Interview: Natasha Russell – “It’s a world of content ‘on-demand’. I see opportunities. I see real changes in the vision for and experience of events.”

Natasha Russell is a freelance events producer based in Cheltenham. Collaborative, fearless, and super-friendly, her clients include the London Evening Standard Film Awards, Amnesty Media Awards, Nike and Adidas. We worked together on the GCVA Conference in March just as the COVID-19 pandemic hit. I asked her how it has affected her business and what companies can do to future-proof their events.

What do you do?
I am an events producer, working on corporate events as well as festivals and mass participation. I have been self-employed since 2012 but last year moved to operate as a limited company, as most agencies and clients prefer this. I live and breathe events. For the past 15 years, I’ve worked first-hand at every level of event management and production.

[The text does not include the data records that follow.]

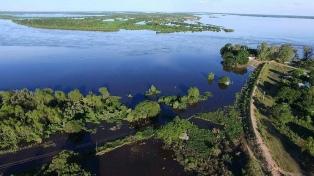 Se perdieron por lluvias unas 387.000 hectáreas sembradas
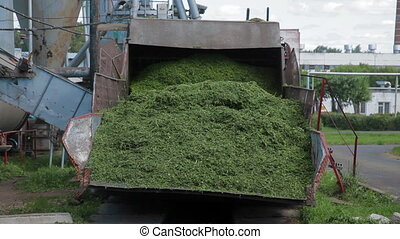 Herbal feed production for poultry from grass - Herbal feed...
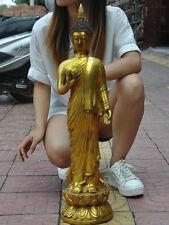 Old Tibet buddhism Fane bronze Gilt Thailand sakyamuni Shakyamuni buddha statue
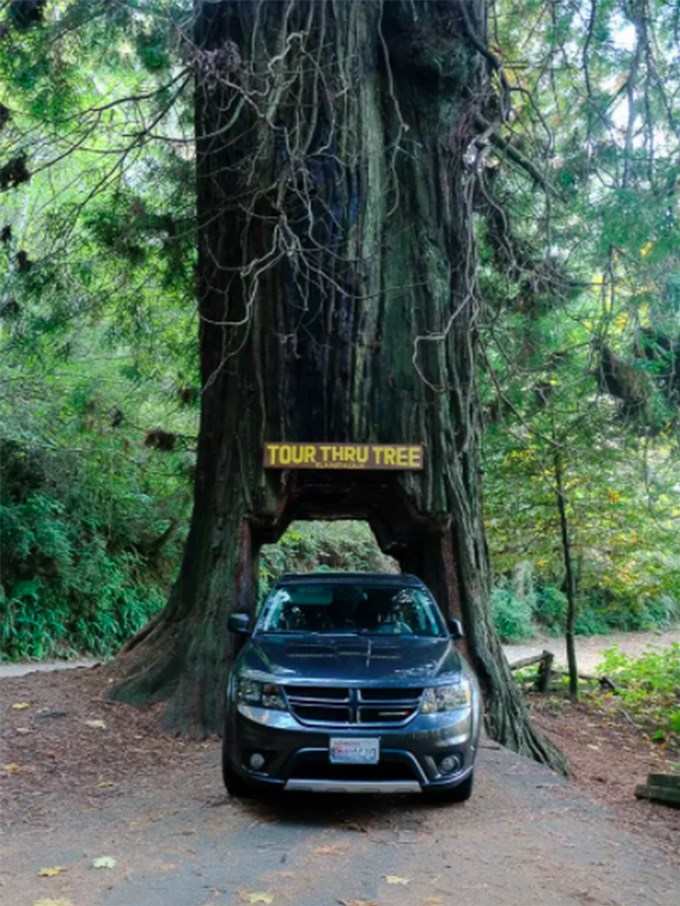 Loạt cây khủng, ô tô cũng có thể chui qua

How has your business been affected by COVID-19?
I had two big jobs before the pandemic hit. Initially, it was just extra insurance precautions and additional sanitation measures. Since then, most events have been cancelled. A few have been postponed, and budgets will likely be cut. For those from August onwards, ticket sales have slumped or stopped, despite ongoing marketing in some cases.

So, the reality is that the pandemic has stopped all imminent work, and I suspect this will be ongoing for some time. The last thing we should sensibly be doing is joining thousands of people in a festival environment, for example, where let’s be honest, hygiene levels are much harder to maintain, and any communicable illness is a risk.

Have you had any financial and emotional support?
At the moment, it seems that I am one of many who fall through the cracks as a sole director. Although I am patient to see what might change and get worked out, I have six years of accounts as a sole trader with a reasonable income and would have been properly supported until I changed the status of my business.

I have looked into universal credit and am trying to explore the furlough rules. The irony of the situation is that most events professionals were happy as sole traders and would have been covered, however various schemes such as IR35, have meant more and more ‘freelancers’ have had to form limited companies to continue working.

I have been proactive in contacting my MP and sharing online petitions. I work with Hoxby, a freelance collective and there’s much informal support there, either passively on the vast Slack platform the organisation uses, or actively in individual chats with people in the network, including the founders Alex and Lizzie. They have just launched Remote Work Mates which aims to support people who are new to working remotely. It’s great to have a network of people, who are not emotionally involved with you or your business, to reflect and discuss things. Hoxby values output, not ‘time at your desk’, which helps with mental wellbeing at this time.  

Otherwise, I’ve been turning to the event/business groups on Facebook for information and advice from my peers, (as well as many skill-sharing webinars), ultimately there are thousands of us in the same boat, so this is good for industry-specific things. I’m a big fan of Twitter – you need to take things with a pinch of salt sometimes, but if you follow the right people there are some excellent nuggets of advice and information. I have been watching Martin Lewis (along with the whole nation).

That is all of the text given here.